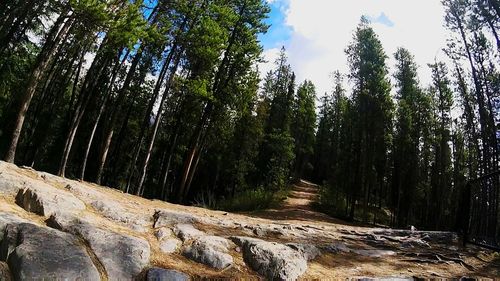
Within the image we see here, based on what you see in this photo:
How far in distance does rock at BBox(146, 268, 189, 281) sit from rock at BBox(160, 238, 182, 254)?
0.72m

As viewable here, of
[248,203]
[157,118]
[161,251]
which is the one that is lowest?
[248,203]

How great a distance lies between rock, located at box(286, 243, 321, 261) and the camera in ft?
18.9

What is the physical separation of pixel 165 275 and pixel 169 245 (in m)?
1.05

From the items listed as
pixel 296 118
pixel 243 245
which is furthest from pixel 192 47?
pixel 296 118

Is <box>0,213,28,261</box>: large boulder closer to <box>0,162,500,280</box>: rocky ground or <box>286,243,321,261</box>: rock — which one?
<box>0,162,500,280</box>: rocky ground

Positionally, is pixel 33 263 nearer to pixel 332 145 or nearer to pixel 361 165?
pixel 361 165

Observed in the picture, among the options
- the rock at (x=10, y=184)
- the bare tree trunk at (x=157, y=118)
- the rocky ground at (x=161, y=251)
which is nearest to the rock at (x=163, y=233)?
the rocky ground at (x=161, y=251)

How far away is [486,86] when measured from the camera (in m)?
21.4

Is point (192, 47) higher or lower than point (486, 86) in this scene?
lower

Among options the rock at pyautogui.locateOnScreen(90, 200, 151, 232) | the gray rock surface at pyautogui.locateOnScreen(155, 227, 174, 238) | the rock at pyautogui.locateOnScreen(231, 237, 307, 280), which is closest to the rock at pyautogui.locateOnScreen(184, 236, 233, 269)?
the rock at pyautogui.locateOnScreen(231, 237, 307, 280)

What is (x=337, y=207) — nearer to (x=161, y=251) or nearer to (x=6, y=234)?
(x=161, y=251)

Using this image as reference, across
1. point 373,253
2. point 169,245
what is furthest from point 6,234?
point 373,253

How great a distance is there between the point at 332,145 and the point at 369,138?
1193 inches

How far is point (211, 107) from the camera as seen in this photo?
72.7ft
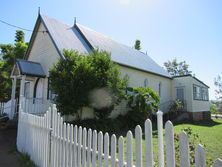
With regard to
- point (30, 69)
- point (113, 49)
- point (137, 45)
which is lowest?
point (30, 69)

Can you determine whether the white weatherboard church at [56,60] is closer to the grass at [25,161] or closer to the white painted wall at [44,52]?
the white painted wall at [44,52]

--------------------------------------------------

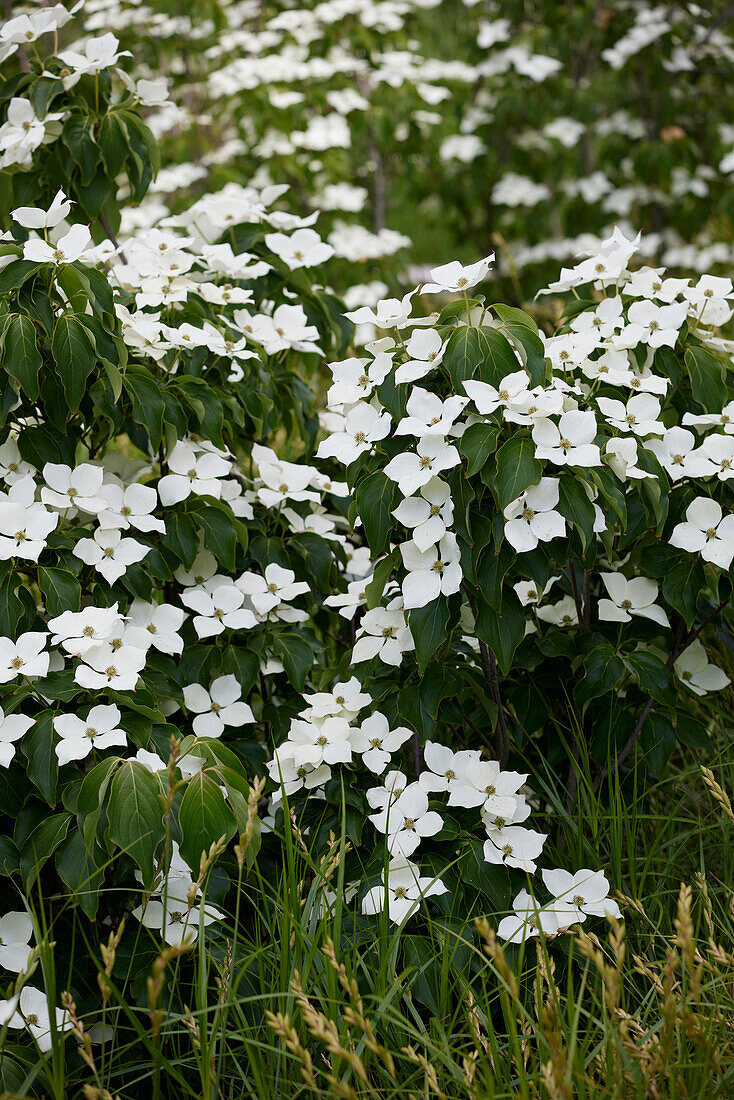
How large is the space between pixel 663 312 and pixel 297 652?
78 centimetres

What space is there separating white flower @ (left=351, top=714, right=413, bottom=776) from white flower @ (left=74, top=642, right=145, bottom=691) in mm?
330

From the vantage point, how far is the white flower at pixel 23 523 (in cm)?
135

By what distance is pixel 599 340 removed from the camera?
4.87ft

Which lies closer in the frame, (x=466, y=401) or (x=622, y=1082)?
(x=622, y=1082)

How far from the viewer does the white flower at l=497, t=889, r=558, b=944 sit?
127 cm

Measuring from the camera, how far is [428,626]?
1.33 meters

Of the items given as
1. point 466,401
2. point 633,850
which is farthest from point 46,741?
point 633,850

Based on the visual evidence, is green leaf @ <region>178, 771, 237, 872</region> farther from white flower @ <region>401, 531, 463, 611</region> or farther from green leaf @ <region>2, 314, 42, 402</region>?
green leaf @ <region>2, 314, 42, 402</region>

--------------------------------------------------

List every line in the records above that contains the word "nearer".

Positionally, is pixel 33 263 nearer to pixel 332 145 or nearer to pixel 361 165?
What is (x=337, y=207) — nearer to (x=161, y=251) or nearer to (x=6, y=234)?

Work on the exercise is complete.